__Assigned task 1__
In the market commentary on March stock markets, by what percentage did the S&P 500 gain in euro terms?
__Assigned task 2__
Resume the market commentary on March stock markets, starting after its final sentence.

__Excerpted text__
Vaccinations provide tailwind for stock markets
In March, good economic indicators reflected confidence that the Corona-related restrictions could soon be left behind as China and the USA continue to achieve success in terms of vaccinations, and gave the stock markets in Europe and the USA a tailwind. Market participants also welcomed the U.S. $1.9 trillion Corona aid package.
As most stock markets, with a few exceptions (above all China, Hong Kong), were able to achieve gains, some of them significant, March developed very pleasing. The German share index DAX reached a surplus in height of 8.86% and traded above 15,000 points for the first time. The broad European index Stoxx Europe 600 rose (6.08%) and the US index S&P 500 gained 7.17%. Nevertheless, Hong Kong's Hang Seng Index managed to increase only up to 0.48%. The global MSCI World Index advanced 6.01% - all index data in euro terms.
Good economic indicators supported the European and American stock markets. The German ifo Business Climate Index jumped from 92.4 to 96.6 points and the Purchasing Managers' Index for German industry climbed from 60.7 to 66.6 points, even though German industrial production fell -2.5% in March compared to previous month. Both indicators reflect confidence that with the progress of vaccinations in China and the US Corona-related constraints will soon be history. The German Purchasing Managers' Index for services also rose breaking with 50.08 points for the first time after several months the mark of 50 points indicating an expanding economy.
In the US, the unemployment rate fell, consumer confidence grew and the ISM Purchasing Managers' Index for manufacturing reached its highest level in three years. Market participants welcomed the approval by the US Congress of a US$1.9 trillion Corona bailout package, which will be largely distributed to Americans as helicopter money. According to the government of US President Biden, another package of 2 trillion US dollars is to follow, primarily for infrastructure projects. The compensation, the first major tax increase in the USA since 1993, was discussed, with corporate taxes to rise from the current 21% to as much as 28%. The US Federal Reserve raised its growth forecast for 2021 from 4.2% to 6.5%.

__Entries shown__
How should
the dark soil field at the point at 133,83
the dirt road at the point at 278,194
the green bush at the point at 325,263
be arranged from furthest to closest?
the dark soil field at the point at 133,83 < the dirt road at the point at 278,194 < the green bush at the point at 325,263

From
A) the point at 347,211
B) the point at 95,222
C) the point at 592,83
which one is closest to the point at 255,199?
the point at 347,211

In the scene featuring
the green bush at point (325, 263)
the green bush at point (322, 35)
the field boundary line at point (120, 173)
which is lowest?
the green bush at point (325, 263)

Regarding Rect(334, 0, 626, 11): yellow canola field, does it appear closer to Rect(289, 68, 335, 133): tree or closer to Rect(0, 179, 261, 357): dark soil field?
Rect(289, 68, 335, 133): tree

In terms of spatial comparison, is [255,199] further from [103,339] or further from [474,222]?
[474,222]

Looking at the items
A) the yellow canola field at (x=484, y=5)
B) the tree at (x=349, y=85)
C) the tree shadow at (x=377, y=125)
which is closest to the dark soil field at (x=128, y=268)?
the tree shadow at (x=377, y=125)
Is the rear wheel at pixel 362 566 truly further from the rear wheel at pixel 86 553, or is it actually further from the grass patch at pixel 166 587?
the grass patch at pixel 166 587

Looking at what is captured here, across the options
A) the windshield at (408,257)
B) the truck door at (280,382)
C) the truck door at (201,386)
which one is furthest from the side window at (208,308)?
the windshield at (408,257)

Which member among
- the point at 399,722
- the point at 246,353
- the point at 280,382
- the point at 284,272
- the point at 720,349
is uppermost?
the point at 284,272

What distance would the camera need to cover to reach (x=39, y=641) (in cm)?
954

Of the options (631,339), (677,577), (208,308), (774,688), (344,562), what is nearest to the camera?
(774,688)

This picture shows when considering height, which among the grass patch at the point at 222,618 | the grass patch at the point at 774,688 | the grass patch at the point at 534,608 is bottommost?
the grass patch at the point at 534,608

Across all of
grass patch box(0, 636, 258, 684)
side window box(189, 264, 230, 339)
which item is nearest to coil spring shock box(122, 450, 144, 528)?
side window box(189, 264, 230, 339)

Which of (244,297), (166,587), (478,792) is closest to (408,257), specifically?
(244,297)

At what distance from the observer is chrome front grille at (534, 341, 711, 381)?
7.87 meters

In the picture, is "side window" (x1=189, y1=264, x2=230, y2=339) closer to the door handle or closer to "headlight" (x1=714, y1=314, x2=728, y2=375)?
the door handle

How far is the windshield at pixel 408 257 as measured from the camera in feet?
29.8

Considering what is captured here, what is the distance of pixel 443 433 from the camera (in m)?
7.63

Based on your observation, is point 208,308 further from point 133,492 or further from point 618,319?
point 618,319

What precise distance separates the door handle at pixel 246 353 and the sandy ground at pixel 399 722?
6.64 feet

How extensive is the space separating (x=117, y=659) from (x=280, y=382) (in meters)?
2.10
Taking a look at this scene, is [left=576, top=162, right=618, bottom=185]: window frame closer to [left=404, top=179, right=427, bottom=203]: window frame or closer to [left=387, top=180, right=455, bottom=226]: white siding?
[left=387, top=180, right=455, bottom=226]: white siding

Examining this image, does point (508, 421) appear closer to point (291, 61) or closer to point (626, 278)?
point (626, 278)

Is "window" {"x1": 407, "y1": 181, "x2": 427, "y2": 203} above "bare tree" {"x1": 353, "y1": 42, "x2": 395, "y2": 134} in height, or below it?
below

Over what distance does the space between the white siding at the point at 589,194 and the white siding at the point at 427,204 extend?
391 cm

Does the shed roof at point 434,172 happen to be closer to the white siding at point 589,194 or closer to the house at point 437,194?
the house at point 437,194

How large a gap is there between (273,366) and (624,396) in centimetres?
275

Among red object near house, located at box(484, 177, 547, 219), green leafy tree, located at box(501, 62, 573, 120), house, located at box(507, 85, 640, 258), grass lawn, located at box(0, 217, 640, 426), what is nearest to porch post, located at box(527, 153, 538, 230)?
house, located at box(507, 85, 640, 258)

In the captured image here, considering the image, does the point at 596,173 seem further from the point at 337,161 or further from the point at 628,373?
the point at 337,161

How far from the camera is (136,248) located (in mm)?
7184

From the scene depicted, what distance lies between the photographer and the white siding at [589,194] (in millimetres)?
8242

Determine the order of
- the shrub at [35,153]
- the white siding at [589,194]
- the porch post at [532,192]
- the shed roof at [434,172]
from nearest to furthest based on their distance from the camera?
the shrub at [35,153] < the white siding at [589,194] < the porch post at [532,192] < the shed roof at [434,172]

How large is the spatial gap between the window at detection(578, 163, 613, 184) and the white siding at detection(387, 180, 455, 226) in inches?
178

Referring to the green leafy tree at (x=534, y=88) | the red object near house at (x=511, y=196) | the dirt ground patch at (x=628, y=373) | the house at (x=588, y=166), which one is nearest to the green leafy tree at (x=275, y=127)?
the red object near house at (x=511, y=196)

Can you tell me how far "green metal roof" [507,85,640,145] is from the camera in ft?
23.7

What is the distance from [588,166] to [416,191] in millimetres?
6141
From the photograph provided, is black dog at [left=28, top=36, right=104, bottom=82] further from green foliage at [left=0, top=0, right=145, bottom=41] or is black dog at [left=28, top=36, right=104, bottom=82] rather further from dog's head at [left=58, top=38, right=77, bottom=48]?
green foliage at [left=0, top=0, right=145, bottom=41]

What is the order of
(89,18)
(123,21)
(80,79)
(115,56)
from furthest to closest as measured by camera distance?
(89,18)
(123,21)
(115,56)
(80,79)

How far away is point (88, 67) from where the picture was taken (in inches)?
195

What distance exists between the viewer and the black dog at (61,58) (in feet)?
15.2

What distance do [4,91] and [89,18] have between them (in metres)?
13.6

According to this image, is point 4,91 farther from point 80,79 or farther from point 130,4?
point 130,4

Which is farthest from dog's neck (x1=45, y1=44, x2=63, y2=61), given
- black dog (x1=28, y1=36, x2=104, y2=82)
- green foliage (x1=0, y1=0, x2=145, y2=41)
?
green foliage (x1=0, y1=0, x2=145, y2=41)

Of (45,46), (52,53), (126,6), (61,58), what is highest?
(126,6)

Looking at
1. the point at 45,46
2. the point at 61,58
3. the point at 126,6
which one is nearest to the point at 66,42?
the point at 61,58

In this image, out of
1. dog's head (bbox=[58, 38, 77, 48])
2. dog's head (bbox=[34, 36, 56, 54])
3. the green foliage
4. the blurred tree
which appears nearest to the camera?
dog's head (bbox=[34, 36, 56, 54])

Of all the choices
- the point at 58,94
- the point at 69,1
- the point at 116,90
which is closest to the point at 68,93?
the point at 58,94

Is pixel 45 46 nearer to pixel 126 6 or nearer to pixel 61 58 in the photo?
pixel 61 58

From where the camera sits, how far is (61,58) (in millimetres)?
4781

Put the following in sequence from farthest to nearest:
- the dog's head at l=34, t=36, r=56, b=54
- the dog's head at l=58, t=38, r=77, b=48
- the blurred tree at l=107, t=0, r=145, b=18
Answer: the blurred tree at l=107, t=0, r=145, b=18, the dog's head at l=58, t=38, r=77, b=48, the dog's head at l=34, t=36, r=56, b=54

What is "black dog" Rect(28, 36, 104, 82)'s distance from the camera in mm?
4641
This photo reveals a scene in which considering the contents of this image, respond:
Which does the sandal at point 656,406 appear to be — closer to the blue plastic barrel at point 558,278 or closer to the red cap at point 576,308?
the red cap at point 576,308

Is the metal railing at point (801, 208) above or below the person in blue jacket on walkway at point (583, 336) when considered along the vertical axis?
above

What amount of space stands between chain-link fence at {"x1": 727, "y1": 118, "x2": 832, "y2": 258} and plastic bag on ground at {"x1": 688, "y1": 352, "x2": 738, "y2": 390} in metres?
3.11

__Task result 1__
The S&P 500 gained 7.17% in euro terms.

__Task result 2__
Purchasing managers' indices also rose in China especially for services. Compared to previous year China's exports increased 61% in January and February, industrial production rose 35% and retail trade 34%. The Chinese government is targeting economic growth of 6% for 2021. At the same time, the OECD also raised its growth forecast for the global economy from 4% to 5.6%.
Inflation also accelerated as the economy gained momentum. In the euro area inflation rose from 0.9% to 1.3% compared to previous year, but this was mainly due to rising energy and food prices, as the core rate (excluding energy and food) fell from 1.1% to 0.9%. In the USA, the development was similar: the inflation rate rose by 30 basis points to 1.7%, while the core rate fell 10 basis points to 1.3%. Central bank of the euro area and the USA raised their inflation expectations for the full year to 1.5% and 2.4%, respectively. The US bond market came under pressure in view of these developments. Yield on 10-year US government bonds rose from 1.40% to 1.74%. Their German counterparts, on the other hand, yielded -0.29%, three basis points lower.
Opposing fears influenced the prices of oil and gold. Oil fell slightly from $66 to $64/barrel caused by concerns that new lockdown decisions would hurt demand. Meanwhile, gold fell further from US$1,727 to US$1,705/troz amid rising interest rates and the improving economy.